◆ Assignment
Wherever the string "pdfCanvasContainer" shows up in the data below, copy the whole line.

◆ Records
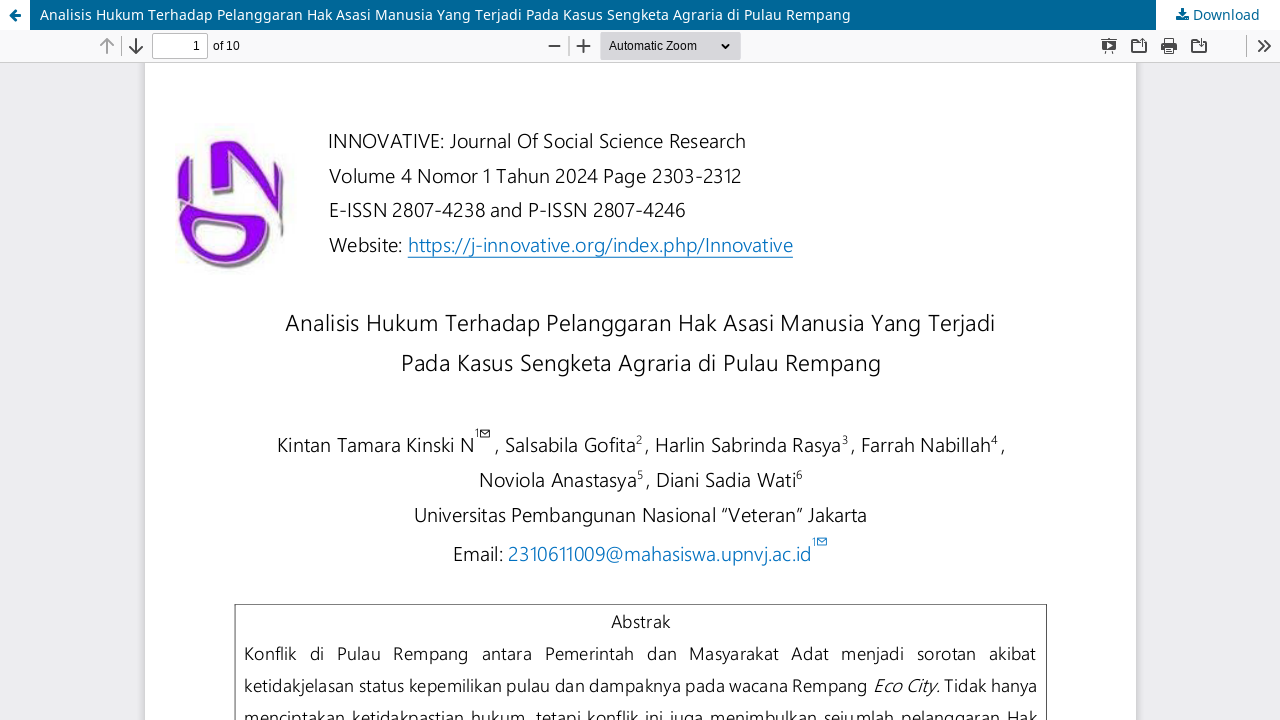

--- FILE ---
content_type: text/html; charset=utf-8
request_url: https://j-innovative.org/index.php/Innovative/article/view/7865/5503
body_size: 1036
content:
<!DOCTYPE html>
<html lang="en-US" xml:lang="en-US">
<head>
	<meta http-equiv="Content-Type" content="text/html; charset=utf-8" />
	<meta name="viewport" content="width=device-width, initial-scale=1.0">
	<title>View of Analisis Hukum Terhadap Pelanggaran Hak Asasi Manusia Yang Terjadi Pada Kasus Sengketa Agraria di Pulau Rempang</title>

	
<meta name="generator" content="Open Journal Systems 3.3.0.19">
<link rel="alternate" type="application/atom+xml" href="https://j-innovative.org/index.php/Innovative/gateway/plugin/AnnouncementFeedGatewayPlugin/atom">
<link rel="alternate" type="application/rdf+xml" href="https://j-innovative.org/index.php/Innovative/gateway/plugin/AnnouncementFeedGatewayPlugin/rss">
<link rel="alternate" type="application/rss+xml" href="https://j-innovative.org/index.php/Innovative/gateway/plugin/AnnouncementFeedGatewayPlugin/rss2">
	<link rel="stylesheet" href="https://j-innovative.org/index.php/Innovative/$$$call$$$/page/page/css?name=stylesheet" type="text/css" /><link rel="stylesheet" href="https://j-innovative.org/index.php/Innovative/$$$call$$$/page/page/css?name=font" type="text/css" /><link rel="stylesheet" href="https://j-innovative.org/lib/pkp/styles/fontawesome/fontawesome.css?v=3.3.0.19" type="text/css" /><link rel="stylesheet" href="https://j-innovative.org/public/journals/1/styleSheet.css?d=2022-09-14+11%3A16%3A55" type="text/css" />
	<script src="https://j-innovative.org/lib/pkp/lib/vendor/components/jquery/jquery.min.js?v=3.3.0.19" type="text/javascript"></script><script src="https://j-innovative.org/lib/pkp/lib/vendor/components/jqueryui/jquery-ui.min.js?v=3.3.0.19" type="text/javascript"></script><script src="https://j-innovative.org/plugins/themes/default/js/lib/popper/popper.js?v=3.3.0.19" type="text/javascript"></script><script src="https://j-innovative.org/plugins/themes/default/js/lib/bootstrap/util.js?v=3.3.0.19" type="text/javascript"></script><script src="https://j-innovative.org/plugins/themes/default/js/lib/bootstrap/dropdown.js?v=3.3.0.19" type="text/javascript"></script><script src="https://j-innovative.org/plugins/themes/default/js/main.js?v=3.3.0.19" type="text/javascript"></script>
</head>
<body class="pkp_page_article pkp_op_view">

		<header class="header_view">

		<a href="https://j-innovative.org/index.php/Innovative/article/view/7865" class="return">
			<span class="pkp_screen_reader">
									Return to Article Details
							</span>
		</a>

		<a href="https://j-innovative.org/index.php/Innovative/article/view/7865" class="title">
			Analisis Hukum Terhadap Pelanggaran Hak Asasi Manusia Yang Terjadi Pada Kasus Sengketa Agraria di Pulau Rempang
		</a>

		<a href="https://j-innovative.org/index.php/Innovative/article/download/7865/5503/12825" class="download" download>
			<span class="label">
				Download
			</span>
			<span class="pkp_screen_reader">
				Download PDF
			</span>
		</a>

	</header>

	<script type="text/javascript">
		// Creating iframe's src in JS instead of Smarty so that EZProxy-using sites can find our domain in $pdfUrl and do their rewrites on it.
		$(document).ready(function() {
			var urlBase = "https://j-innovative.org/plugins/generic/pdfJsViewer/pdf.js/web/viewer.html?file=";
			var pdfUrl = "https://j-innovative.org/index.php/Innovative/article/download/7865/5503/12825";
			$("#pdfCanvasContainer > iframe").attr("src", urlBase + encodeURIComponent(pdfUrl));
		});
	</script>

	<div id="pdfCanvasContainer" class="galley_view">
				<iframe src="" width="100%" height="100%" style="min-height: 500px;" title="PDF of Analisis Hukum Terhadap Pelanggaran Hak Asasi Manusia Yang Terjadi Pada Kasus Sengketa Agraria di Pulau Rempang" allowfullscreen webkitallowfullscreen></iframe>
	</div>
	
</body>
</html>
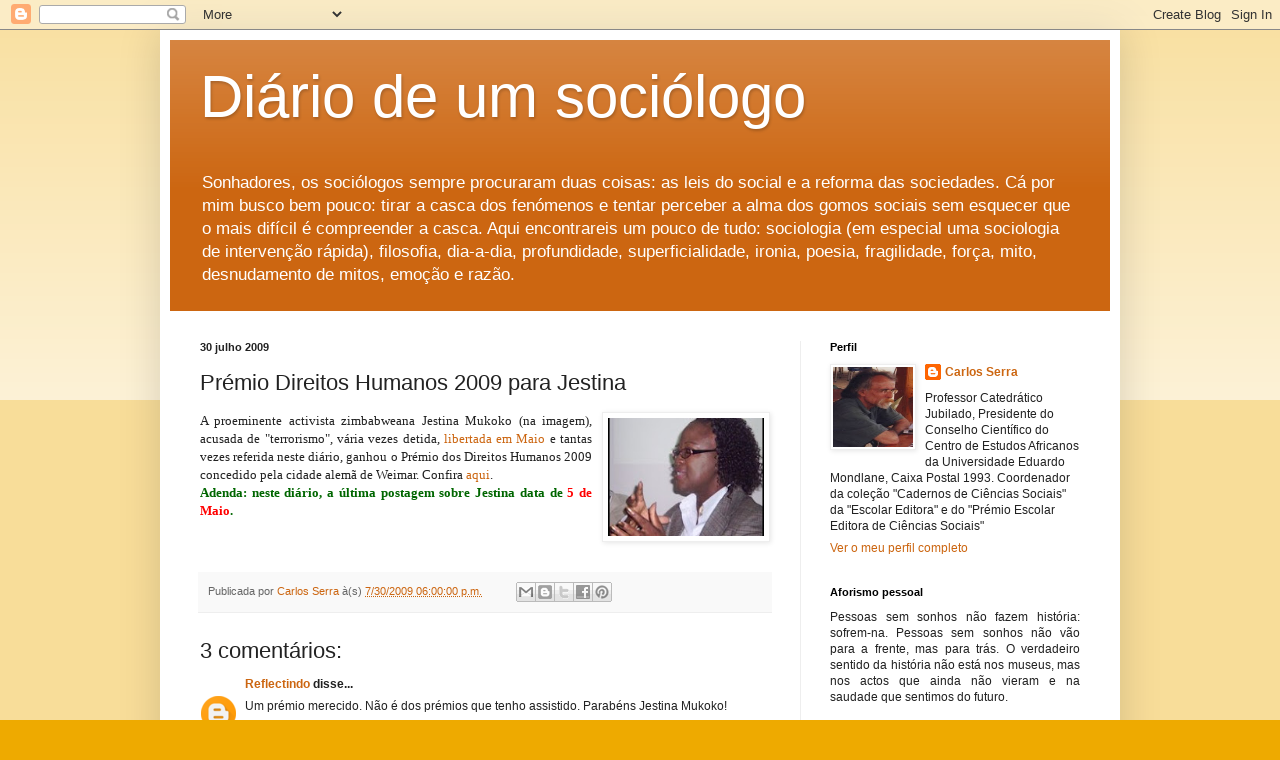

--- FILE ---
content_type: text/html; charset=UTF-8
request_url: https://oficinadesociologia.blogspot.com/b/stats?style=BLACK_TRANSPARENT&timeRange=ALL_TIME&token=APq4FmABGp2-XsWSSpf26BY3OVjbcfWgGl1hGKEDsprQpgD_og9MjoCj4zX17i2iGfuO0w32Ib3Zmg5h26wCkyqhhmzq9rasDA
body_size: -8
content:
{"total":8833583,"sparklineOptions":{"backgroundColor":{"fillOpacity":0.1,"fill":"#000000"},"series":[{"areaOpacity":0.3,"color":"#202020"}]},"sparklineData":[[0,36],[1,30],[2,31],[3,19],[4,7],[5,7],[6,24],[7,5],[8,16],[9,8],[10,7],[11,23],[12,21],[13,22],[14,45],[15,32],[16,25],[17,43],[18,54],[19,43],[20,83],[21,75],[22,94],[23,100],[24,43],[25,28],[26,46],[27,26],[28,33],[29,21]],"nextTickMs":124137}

◆ Answer to the exercise
			$("#pdfCanvasContainer > iframe").attr("src", urlBase + encodeURIComponent(pdfUrl));
	<div id="pdfCanvasContainer" class="galley_view">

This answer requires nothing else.